= Quoted passage =
Lanham’s book uses four-letter words and is dismissive of Christian teachings like the Trinity, which he explains by comparing it to Mike Myers playing three different characters in one Austin Powers film.

But he says most of the praise he has received for the book has been from Christians who are more fed up with the Christian right than he is.

“The big surprise I’ve had with this book is the amount of support I’ve gotten from moderate evangelicals,” he told “I just did a reading in a church in Brooklyn at the request of a liberal (and gay) minister who loves the book. Jay Bakker (Jim’s son) was in attendance. I was also contacted by the Christian magazine Relevant. They’re fans of the book and will be doing a story on me next month.

“I suppose this all makes sense–after all, progressive evangelicals have MUCH more to be angry about when people like Dobson misrepresent the faith than an agnostic like me.”

Lanham said he’s taken the most criticism for attacking Rick Warren, whom he labels “the evangelical Jimmy Buffett,” from Christians and reviewers who say it’s unfair to critique him alongside James Dobson and Pat Robertson.

“I disagree given Warren’s penchant for calling non-Christians ‘godless pagans’ (as he does several times in The Purpose Driven Church) and his statement that all Christians must oppose stem cell research, gay rights and euthanasia,” he said. “He also has compared homosexuality to having sex with a horse, a statement I find offensive and juvenile.”

Lanham said sales of the book have been helped by the Ted Haggard scandal. Lanham spent some time with Haggard in Colorado Springs and discusses him at length in the book. “I’ve become a go-to media expert on Pastor Ted,” Lanham said. “God truly does work in mysterious ways.”

(Page images and extracted text)

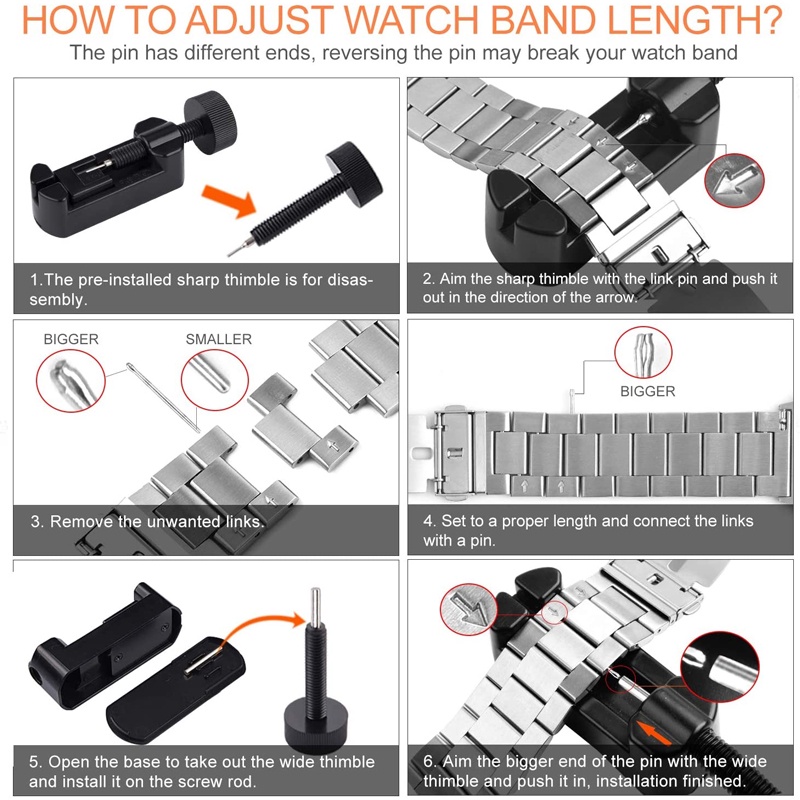 HOW TO ADJUST WATCH BAND LENGTH?

The pin has different ends, reversing the pin may break your watch band

1.The pre-installed sharp thimble is for disassembly.

2. Aim the sharp thimble with the link pin and push it out in the direction of the arrow.

BIGGER

SMALLER

3. Remove the unwanted links.

BIGGER

4. Set to a proper length and connect the links with a pin.

5. Open the base to take out the wide thimble and install it on the screw rod.

6. Aim the bigger end of the pin with the wide thimble and push it in, installation finished.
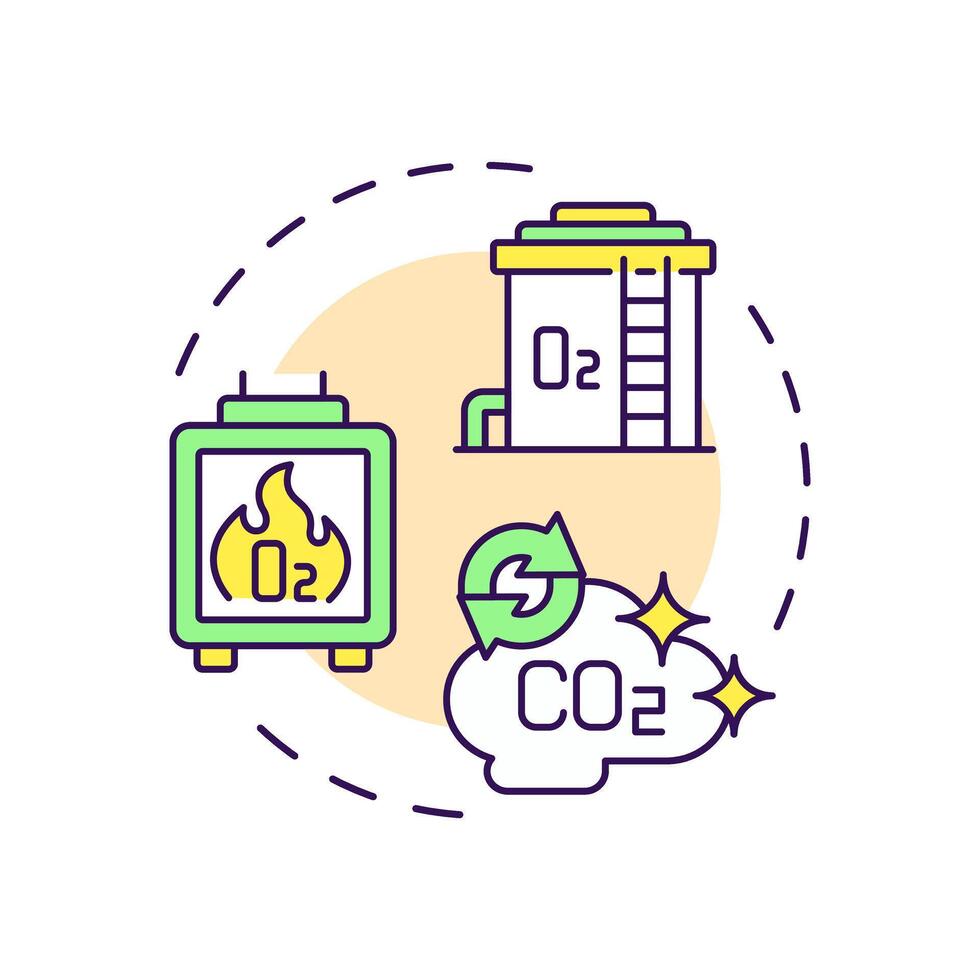 $O_2$

$O_2$

$CO_2$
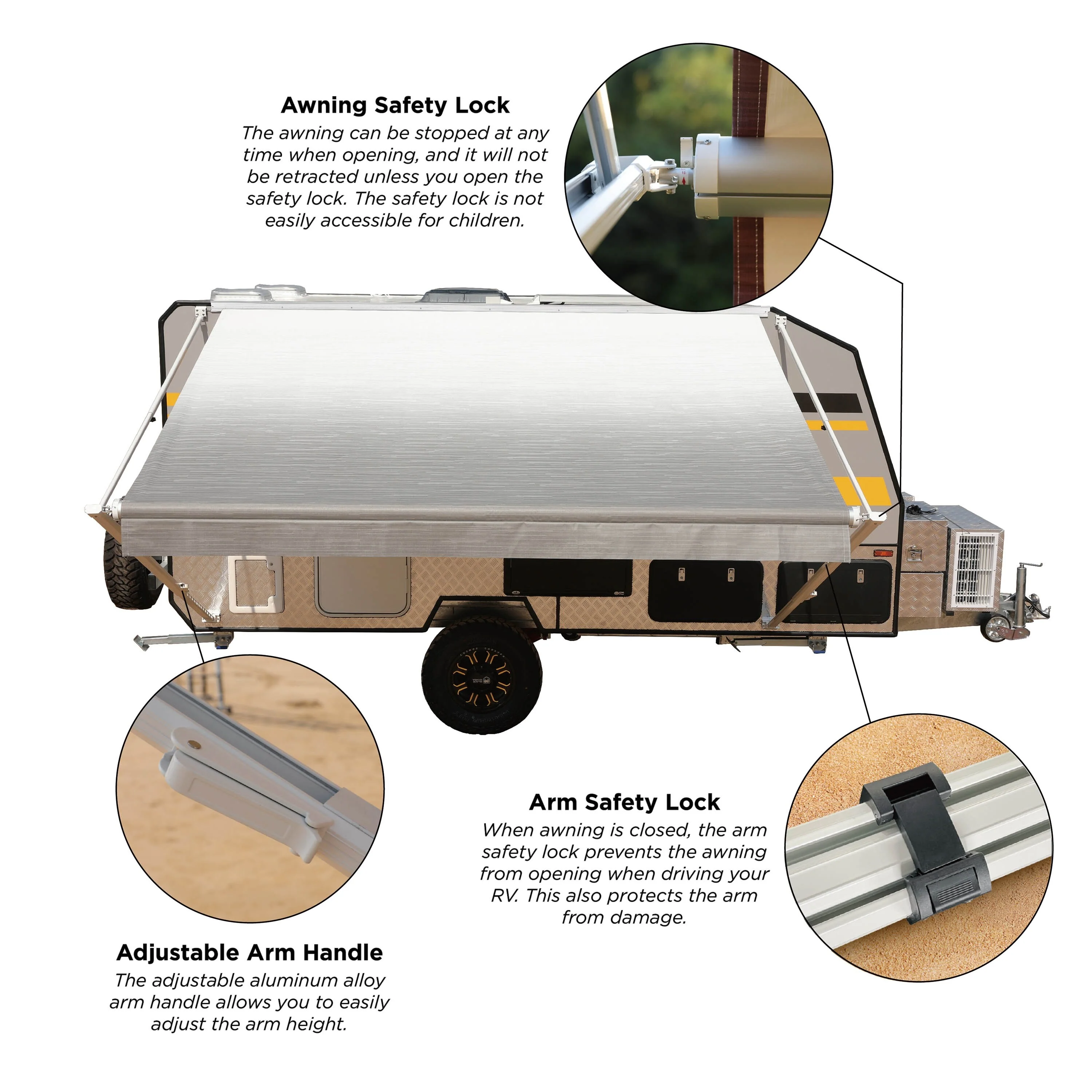 Awning Safety Lock
The awning can be stopped at any time when opening, and it will not be retracted unless you open the safety lock. The safety lock is not easily accessible for children.

Arm Safety Lock
When awning is closed, the arm safety lock prevents the awning from opening when driving your RV. This also protects the arm from damage.

Adjustable Arm Handle
The adjustable aluminum alloy arm handle allows you to easily adjust the arm height.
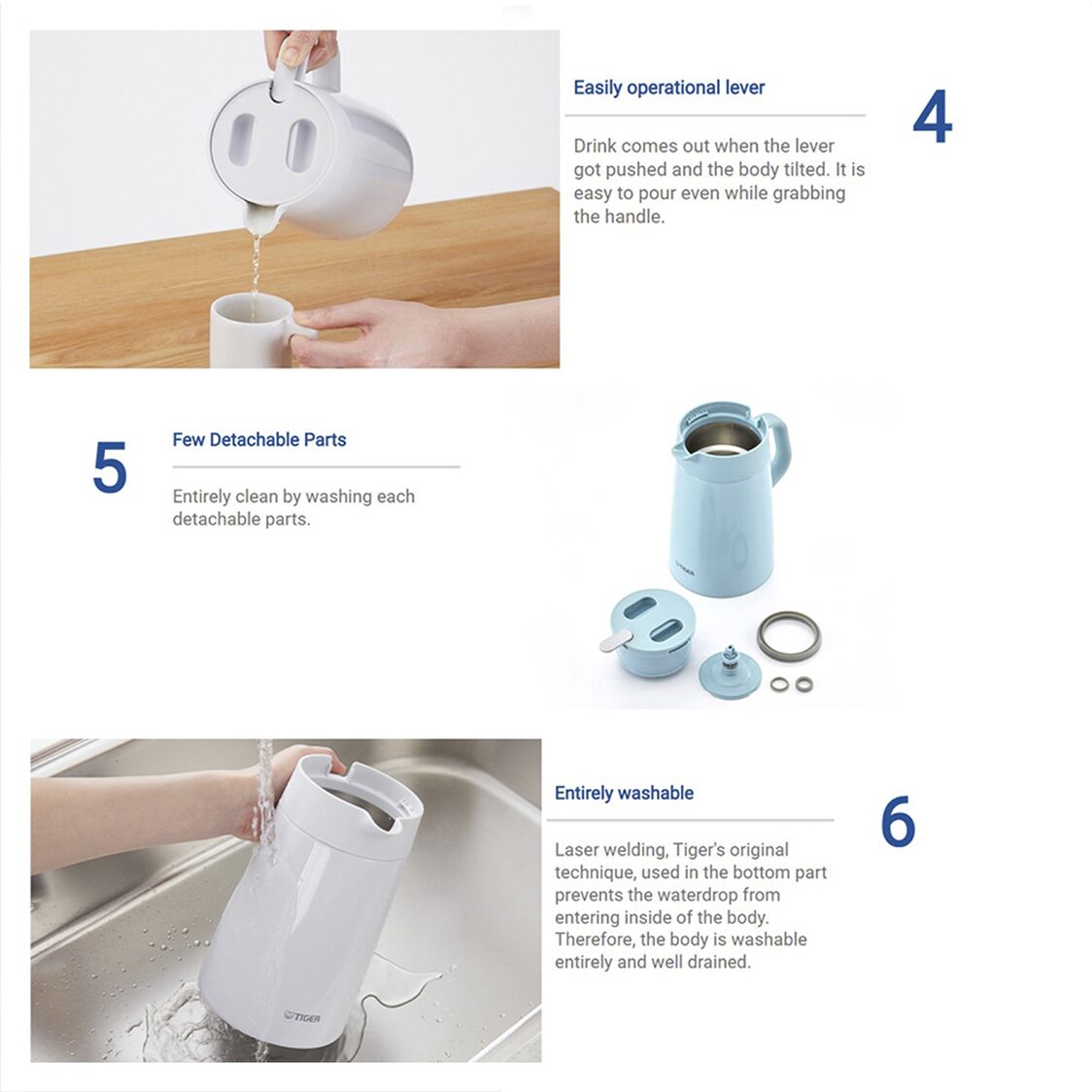 Easily operational lever

4

Drink comes out when the lever got pushed and the body tilted. It is easy to pour even while grabbing the handle.

5

Few Detachable Parts

Entirely clean by washing each detachable parts.

TIGER

Entirely washable

6

Laser welding, Tiger's original technique, used in the bottom part prevents the waterdrop from entering inside of the body. Therefore, the body is washable entirely and well drained.

TIGER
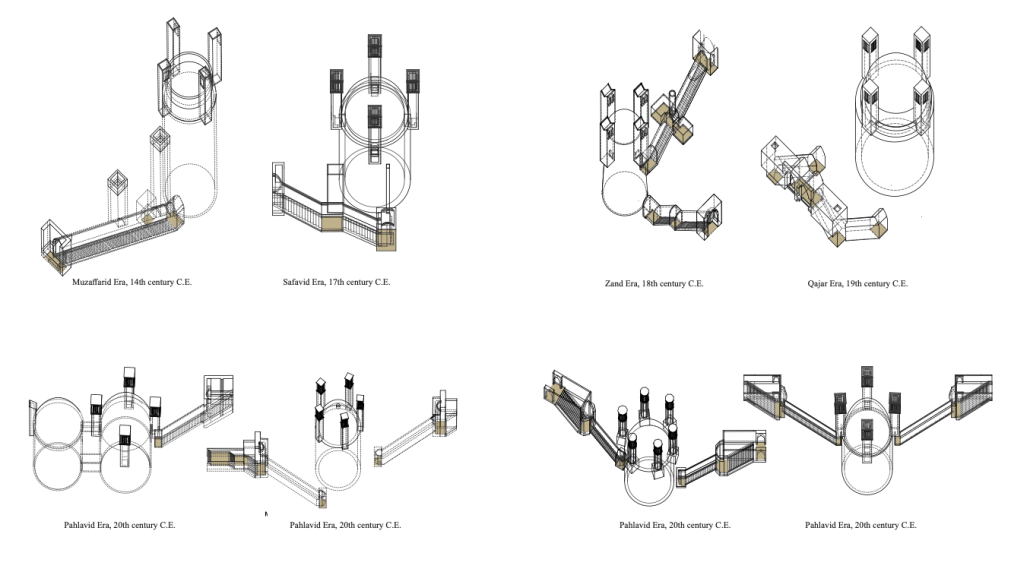 Muzaffarid Era, 14th century C.E.

Safavid Era, 17th century C.E.

Zand Era, 18th century C.E.

Qajar Era, 19th century C.E.

Pahlavid Era, 20th century C.E.

Pahlavid Era, 20th century C.E.

Pahlavid Era, 20th century C.E.

Pahlavid Era, 20th century C.E.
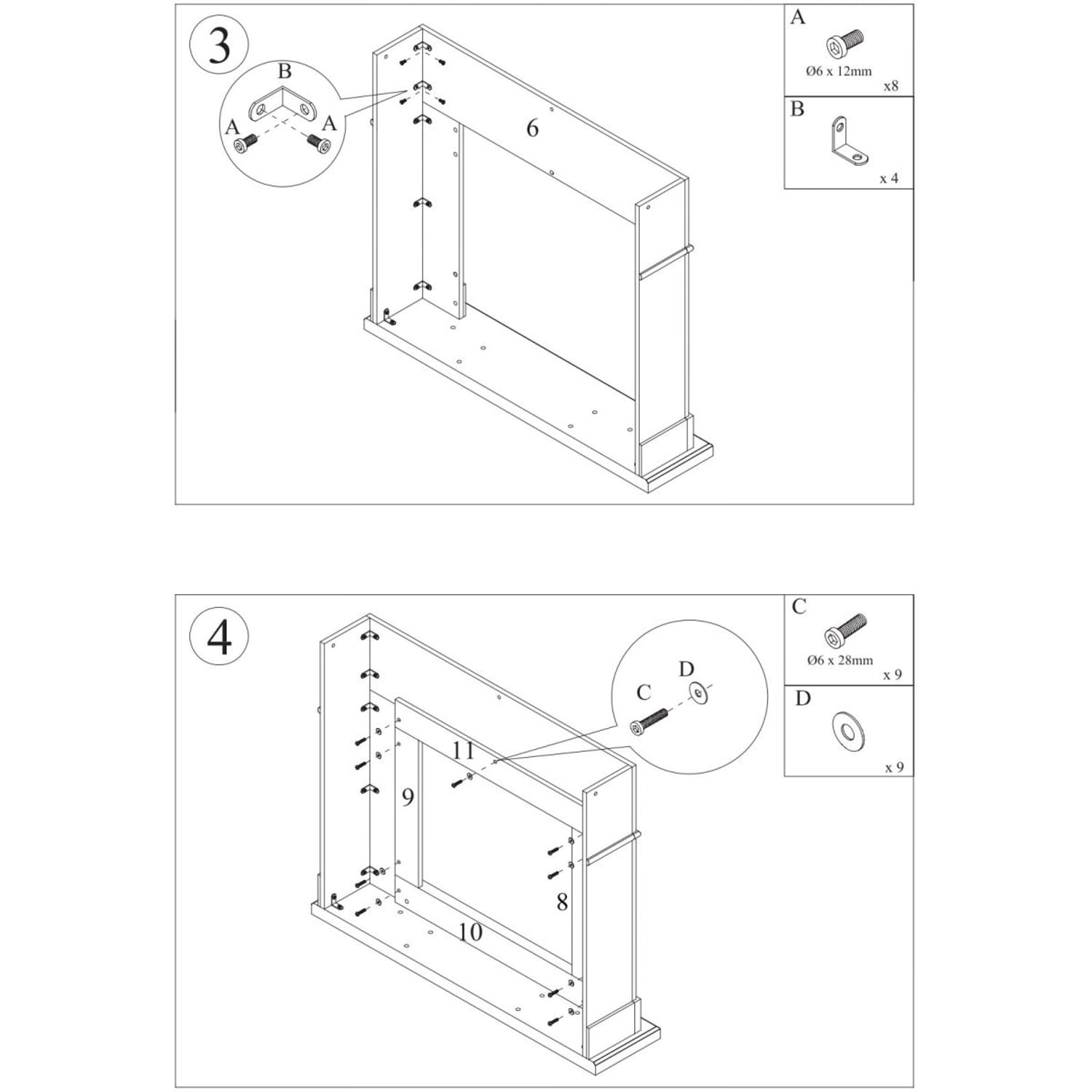 3

B

A

A

6

A

Ø6 x 12mm

x8

B

x 4

4

C

D

11

9

8

10

C

Ø6 x 28mm

x 9

D

x 9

= List of tasks =
- A) In the passage about Lanham's book, rewrite everything from "Lanham’s book uses" down to "than he is.", putting "Holy Trinity" in place of "Trinity".
- B) Do the following statements agree with the passage about Lanham's book? Answer yes or no for each, quoting the exact words of the passage that decide it.
(i) Lanham was contacted by the Christian magazine Relevant.
(ii) Lanham calls James Dobson "the evangelical Jimmy Buffett."
(iii) Lanham says the Ted Haggard scandal hurt sales of the book.

= Responses by task =
- A)
Lanham’s book uses four-letter words and is dismissive of Christian teachings like the Holy Trinity, which he explains by comparing it to Mike Myers playing three different characters in one Austin Powers film.

But he says most of the praise he has received for the book has been from Christians who are more fed up with the Christian right than he is.

- B)
(i) Yes: "I was also contacted by the Christian magazine Relevant."
(ii) No: "Rick Warren, whom he labels “the evangelical Jimmy Buffett,”"
(iii) No: "Lanham said sales of the book have been helped by the Ted Haggard scandal."